Carlo Anti (28 April 1889 – 9 June 1961) was an archaeologist and an officer in the army in the First World War and until 1922.
Born in Villafranca di Verona, Anti studied at Verona and Bologna, where he graduated with Gherardo Ghirardini. Thereafter he transferred to Rome to study at the Italian Archaeological School and then to be an inspector at the Pigorini National Museum of Prehistory and Ethnography. During his years studying in Rome he married his wife, Clelia Vinciguerra, also a cum at the school. Among his teachers at this time, he remembered Emanuel Löwy, a great Austrian archaeologist active in Rome during those years, who supported him in developing his interest in the history of artists, already stimulated by his contact with the school of Monaco and opposed to the Art history founded by Johann Joachim Winckelmann.
In 1914 he travelled for the first time to Greece, where he had the opportunity to meet Italian and foreign scholars, including Luigi Pernier, Biagio Pace, Wilhelm Dörpfeld and Panagiotis Kavvadias.[1]
In 1921 he was invited to Anatolia by Amedeo Maiuri and Roberto Paribeni with the task of exploring Lycia and Pamphylia, as part of vague Italian attempts to establish a presence in Turkey.[2]
From 1922, his archaeological and scholarly activities were linked to the University of Padua. In the same year, he curated the exhibition of 33 African objects at the Pigorini Museum and the Ethnographic Museum of Florence for the 13th Venetian Biennial.[3]
From 1925 to 1936 he performed the role of assistance to Luigi Pernier at the excavations of the Sanctuary of Apollo at Cyrene. At Cyrene, Anti was entrusted with the study of the material, while Pernier was responsible for the excavation.[4] In 1930, the excavation of Umm el Breighat (ancient Tebtunis), in the Egyptian desert, followed.[5]
During the period of his rectorate (1932-1938), Carlo Anti's activities in the archaeological field became fewer, but by 1943 he had returned to dedicating himself to study. Anti was subject to a purge and was removed from the university, but in the following year he returned to teaching, which he continued to do until he retired in 1959.
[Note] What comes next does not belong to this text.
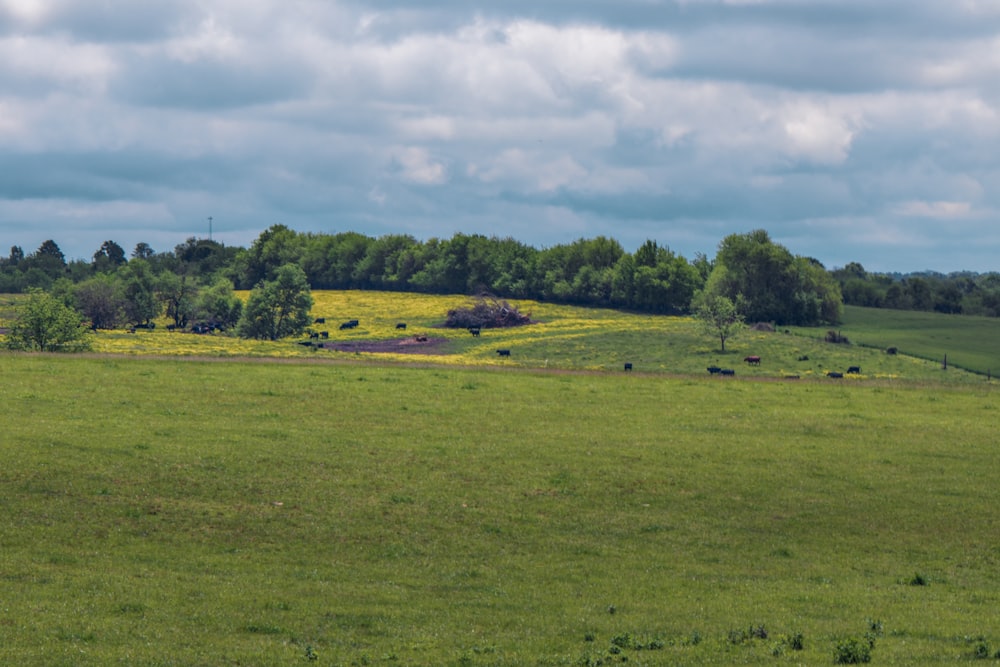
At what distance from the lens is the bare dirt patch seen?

Already a professor at the University of Padua, he was named Magnifico rettore (Rector) in 1932.
During the eleven years in which he held the position of Rector at the University of Padua, Anti dedicated himself to the renovation and modernisation of the university buildings and its research facilities, thanks to the investment of 45 million lire in 1932, to which a further 12 million was added in 1938, giving the academy "an organic and unified built environment." New buildings incorporated among the old ones, included the student house "Prince of Piedmont" (1935) and the Palazzo Liviano (1940), which is the location of the Faculty of Literature and Philosophy to this day.[6] Carlo Anti's interest in the history and origins of the institution caused him to found a Library of the Rectorate as well.[7]
He was replaced in the position of rector by Concetto Marchesi, in light of the changing political conditions in Italy. Although he was a political adversary of him, Marchesi did not fail to stress the importance of the scholarly work of Carlo Anti, regretting that he was for a time distracted by the obligations of administration, on the occasion of the award of the national prize of the Lincei for his volume, Teatri greci arcaici, in 1949.[8]
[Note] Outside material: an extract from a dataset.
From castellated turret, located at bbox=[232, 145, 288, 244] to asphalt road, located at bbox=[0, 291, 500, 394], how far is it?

In his autobiography, Norberto Bobbio called Carlo Anti "the rector, famous archaeologist, and complete and utter fascist". At the time, Bobbio was teaching Philosophy of law at the University of Padua.[9]
Both the expensive building programme (1932-1938) of renovations to the academy which Anti carried out with great energy and his interest in the sporting activities of the youth were characteristic of the fascist period. According to Luigi Polacco, "it is necessary to recognise in Carlo Anti a certain naivete, when we find in the documents an account of misplaced trust given to these organisations and the kind of generous optimism with which he interpreted their work."[10]
In favour of the racial laws of 1938, Anti made himself their implementer at the University of Padua, with the lapse of support for all Jewish teachers, in a letter "free... of the normal greetings.".[11] At the same time, Anti commissioned the Jew, Massimo Campigli, for the frescoes of the Faculty of Literature, and appointed the Latinist Concetto Marchesi, noted politically as an anti-fascist, to a teaching position.[12] Marchesi succeeded Anti in the position of Rector in 1943.
On 16 December 1943, he was nominated by the Council of Ministers of the Italian Social Republic to the Directorate General of the Arts, and appointed as the Director General.[13] In this role, he dedicated himself to opposing the Nazi Party's deportation of Italian works of art to Germany.[14]
One of his more important works was the volume Teatri greci arcaici (Archaic Greek Theatres) of 1947, for which he was awarded the national prize of the Lincei in 1949 despite the great controversy deriving from continuing political aversion to the Fascist period.